Chasing Shackleton - Episodes 1 and 2 | PBS

In 1999 I went to the Shackleton Antarctic Expedition exhibition at the American Museum of Natural History.  I was stunned by the beautiful photographs of Frank Hurley, the amazing story of survival after the Endurance was crushed in the ice, capped by Shackleton's rescue mission from Elephant Island 800 miles across the southern ocean to South Georgia Island in the 21 foot James Caird lifeboat (which was there at the museum).
For months I was obsessed, reading the many accounts of the journey.  Though nothing can match South - Ernest Shackleton's own account - the most vivid and dramatic is journalist Alfred Lansing's Endurance: Shackleton's Incredible Voyage.

But my obsession pales in light of mountaineer Tim Jarvis, who organized an expedition to repeat the legendary voyage of the Caird, in a replica - The Alexandra Shackleton.  They undertook to repeat it in original equipment - oil skins clothing, contemporary rations (4,500 unpalatable calories/day of "hoosh"), sextant, compass.  Though regulations required an escort vessel, VHF and AIS those electronics systems proved to be shaky.

Jarvis and crew did have cameras, which made  possible much of the video in the excellent PBS film, the second episode of which will air January 15, 2014.  Meanwhile the link below will bring you to Episode 1.   Enjoy.  - GWC
Chasing Shackleton | PBS: Episode 1
Episode 2
"The series follows a crew of five intrepid explorers led by renowned adventurer, scientist and author Tim Jarvis as they re-create Shackleton’s epic sea-and-land voyage in a replica of the original explorers’ boat, using only the tools and supplies his team used.
Sir Ernest Shackleton’s Trans-Antarctic Expedition, which launched in 1914, met with disaster when his ship The Endurance was crushed by arctic ice and sank.
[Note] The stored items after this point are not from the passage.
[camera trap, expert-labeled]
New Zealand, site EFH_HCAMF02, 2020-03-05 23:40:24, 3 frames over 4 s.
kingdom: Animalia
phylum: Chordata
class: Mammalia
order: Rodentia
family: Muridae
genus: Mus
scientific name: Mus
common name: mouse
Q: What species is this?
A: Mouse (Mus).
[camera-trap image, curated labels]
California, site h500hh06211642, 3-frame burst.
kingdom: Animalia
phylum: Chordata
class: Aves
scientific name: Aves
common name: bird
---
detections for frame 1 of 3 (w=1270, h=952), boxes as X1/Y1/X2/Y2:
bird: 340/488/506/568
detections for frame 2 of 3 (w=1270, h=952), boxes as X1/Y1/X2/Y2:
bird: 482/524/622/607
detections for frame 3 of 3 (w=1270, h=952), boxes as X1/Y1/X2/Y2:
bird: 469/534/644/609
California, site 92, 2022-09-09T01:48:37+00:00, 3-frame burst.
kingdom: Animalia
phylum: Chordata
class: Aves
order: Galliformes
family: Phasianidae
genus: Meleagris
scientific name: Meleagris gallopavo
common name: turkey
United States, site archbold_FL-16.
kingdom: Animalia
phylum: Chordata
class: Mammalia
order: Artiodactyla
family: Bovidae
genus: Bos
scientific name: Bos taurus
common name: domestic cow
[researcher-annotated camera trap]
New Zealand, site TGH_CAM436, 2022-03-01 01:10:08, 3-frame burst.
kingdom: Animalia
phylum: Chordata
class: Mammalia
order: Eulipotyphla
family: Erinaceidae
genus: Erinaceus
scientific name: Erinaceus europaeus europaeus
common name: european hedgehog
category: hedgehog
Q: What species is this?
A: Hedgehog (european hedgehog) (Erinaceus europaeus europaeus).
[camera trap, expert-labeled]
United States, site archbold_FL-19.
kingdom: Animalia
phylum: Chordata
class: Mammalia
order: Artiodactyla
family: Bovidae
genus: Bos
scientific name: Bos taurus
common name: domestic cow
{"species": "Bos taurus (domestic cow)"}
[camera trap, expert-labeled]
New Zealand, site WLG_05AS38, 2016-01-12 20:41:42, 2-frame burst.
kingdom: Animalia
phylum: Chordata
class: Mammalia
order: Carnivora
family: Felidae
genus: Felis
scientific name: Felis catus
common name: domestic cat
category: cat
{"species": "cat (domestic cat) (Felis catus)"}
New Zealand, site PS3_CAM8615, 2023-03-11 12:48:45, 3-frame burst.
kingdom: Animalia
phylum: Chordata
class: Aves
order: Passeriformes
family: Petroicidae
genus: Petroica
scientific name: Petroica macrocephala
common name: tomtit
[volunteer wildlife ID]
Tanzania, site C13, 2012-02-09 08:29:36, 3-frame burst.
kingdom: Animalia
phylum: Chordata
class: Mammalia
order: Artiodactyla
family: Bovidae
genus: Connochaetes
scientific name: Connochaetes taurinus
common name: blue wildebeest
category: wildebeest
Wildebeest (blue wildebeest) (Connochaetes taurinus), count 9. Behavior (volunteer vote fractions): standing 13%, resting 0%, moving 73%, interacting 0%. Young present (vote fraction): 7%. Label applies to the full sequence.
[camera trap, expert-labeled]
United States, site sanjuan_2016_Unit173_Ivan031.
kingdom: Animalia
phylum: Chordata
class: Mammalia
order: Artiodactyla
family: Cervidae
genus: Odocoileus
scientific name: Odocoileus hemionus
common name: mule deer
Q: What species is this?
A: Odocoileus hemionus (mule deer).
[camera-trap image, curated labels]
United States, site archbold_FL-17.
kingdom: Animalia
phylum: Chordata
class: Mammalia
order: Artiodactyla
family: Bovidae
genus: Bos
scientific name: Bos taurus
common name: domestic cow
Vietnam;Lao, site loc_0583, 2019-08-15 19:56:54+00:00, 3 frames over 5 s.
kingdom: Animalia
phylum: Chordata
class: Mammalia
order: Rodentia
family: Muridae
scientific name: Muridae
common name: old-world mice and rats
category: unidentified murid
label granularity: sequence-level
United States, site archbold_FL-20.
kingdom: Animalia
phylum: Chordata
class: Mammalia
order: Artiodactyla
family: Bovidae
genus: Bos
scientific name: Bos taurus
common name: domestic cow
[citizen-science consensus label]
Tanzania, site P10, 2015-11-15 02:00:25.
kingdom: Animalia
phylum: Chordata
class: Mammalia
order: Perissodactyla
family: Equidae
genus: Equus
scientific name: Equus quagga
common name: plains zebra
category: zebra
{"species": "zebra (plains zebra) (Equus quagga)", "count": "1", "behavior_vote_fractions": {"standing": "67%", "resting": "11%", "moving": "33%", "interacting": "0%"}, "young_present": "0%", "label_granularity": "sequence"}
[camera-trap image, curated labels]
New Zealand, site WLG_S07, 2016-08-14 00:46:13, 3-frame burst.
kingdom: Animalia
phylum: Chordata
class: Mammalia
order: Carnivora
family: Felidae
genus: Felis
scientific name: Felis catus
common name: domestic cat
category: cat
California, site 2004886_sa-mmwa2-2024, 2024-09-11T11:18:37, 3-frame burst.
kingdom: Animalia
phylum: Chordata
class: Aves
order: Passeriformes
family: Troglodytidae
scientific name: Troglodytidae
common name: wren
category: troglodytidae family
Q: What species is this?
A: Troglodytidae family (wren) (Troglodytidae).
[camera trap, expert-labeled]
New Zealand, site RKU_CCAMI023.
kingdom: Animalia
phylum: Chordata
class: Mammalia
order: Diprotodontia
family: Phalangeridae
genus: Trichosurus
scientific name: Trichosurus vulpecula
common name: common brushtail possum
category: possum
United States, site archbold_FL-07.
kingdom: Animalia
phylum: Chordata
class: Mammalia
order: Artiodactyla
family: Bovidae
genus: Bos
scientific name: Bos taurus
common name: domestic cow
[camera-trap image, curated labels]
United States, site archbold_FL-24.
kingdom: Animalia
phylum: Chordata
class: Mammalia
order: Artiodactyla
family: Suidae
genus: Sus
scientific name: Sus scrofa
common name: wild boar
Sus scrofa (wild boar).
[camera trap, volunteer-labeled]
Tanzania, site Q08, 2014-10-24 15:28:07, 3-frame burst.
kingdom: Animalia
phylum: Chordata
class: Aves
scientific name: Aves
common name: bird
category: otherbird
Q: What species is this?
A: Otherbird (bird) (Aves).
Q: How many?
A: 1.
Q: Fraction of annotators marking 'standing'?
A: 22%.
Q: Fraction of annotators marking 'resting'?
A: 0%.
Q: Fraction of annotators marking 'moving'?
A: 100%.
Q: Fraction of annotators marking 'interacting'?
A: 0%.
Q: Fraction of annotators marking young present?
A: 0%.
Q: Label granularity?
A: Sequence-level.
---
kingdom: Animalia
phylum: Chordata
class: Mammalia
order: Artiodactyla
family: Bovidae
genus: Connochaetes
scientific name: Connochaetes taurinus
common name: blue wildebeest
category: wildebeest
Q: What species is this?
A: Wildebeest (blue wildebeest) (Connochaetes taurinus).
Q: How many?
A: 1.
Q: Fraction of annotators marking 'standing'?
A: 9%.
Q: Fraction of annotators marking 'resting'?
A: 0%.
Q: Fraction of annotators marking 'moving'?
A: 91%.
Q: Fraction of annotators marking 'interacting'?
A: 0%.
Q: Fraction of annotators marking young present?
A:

His heroic leadership in the face of almost certain death saved the lives of 27 men stranded in the Antarctic for more than 500 days, and has inspired explorers and leaders across every continent over many generations."

'via Blog this'

1 comment:

Anonymous said...

I went to the same exhibit at the AMNH George, and it had the same effect. I read everything I could find on the expedition, and completed the journey by reading a copy of Shackleton's own journal of his incredible survival story "South". This so-called re-creation understandably has a well founded 75 foot yacht keepng watch, and the men attempting the feat have not been homeless on a sheet of ice, eating penguin for a year and a half prior to setting out on the dare devil feat of sailing over a thousand miles of open antarctic waters in a somewhat converted 22 foot lifeboat. Still, their bravery and dedication to re-creating this most awesome record of survival in the antarctic, is laudable, even if it is a wee bit crazy as well, and this cool multi-part documentary should be a feast for the eyes of any and all Shackletonians. The greatest story of survival in the age of arctic exploration.